Why does it appear full?
Which is why I am guessing the system has SELinux enabled.
After the reboot, we keep getting sent to a shell promt, except that whenever we try to empty out the /etc folder, it says its a read-only filesystem
Again, under SELinux, you may have read capabilities, but not write.
but if I try to write to /var, it allows me to.
How were you booting?
Single user mode?
Again, how were you attempting to boot to it, and do you have SELinux enabled?
How can I gain the ability to erase on the /etc drive?
If you do, did you write any policies yourself?
Just bare in mind, I am not bashing you unless it was you who set up the system. It sounds like, and you may indeed, be dealing with a system that was set up by someone who is either no longer there and/or did not know what they were doing.
It just sounds odd to me that /etc would be on a partition by itself, and/or full.
Especially since /var is writable.
Opus00 was correct as I understand it, RH4 uses ext3 by default.
What comes to mind first is that this is a system that is on read only media with certain directories on read/write media.
Second was the SELinux scenario.
So what else is on the /etc partition?
If the /etc partition is full, then either it is on read only media, the person who installed it did not know what they were doing, or the system was compromised and you have a whole lot of sh*t on there that shouldn't be.
If this is a legitimate system, and if you suspect a compromise, contact the authorities.
If you suspect that it is due to a mis configuration or equipment failure, the first thing I would do is pull it off line and replace it. Then "dd" the drive. Work with the copy to find out what happened and to recover data.
There are ways to turn off SELinux if this was the problem, but it sounds like it was not.
If you are using RH4, then Red Hat should be able to help recovering data and accessing the drive.
Another thing that had me dismayed:
If this person is working administering linux network boxes, are they aware that USB devices under *nix might show up as scuzzy devices?
I couln't create a directory for the USB harddrive to mount to, so I thought, what the hell, I'll try and put it as the mnt directory itself, and walah, it works.
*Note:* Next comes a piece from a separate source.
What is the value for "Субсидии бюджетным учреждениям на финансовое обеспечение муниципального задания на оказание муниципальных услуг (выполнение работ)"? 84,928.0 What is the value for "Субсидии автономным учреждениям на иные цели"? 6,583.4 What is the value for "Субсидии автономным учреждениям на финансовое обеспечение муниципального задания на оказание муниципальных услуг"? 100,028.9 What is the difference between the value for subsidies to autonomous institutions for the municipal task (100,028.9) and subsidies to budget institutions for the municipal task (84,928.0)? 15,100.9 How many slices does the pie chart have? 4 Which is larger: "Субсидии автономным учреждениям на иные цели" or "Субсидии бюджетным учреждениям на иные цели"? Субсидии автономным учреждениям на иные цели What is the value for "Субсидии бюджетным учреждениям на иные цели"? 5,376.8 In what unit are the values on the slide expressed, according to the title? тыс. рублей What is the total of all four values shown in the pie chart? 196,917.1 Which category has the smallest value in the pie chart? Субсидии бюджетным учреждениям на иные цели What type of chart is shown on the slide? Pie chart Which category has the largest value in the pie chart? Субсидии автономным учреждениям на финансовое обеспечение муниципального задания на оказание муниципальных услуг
THe more I read, the more I shake my head.
" And maddest of all, to see life as it is and not as it should be" --Miguel Cervantes
September 7th, 2006 01:24 PM
IIRC if fstab is empty the system doesn't know what filesystems there are. If this happens the system will boot to single user mode. It'll ask which shell you want to run. The root filesystem / will always be mounted read-only. After a filesystem check a mount -u / will remount root read/write.
Usually /etc is on the root filesystem, so try to find out where it filled up.. And AFAIK if the filesystem fills up it doesn't destroy existing files. So I'm not sure why fstab is empty.. Maybe some admin nuked it? Perhaps it had a crash and that corrupted fstab?
DO NOT clean out /etc! There are lots of config files/startup scripts in there that are needed to properly boot.
Experience is something you don't get until just after you need it.
September 8th, 2006 11:30 AM
Perhaps he just lost journalling on the partition? or perhaps try to mount -o rw /etc?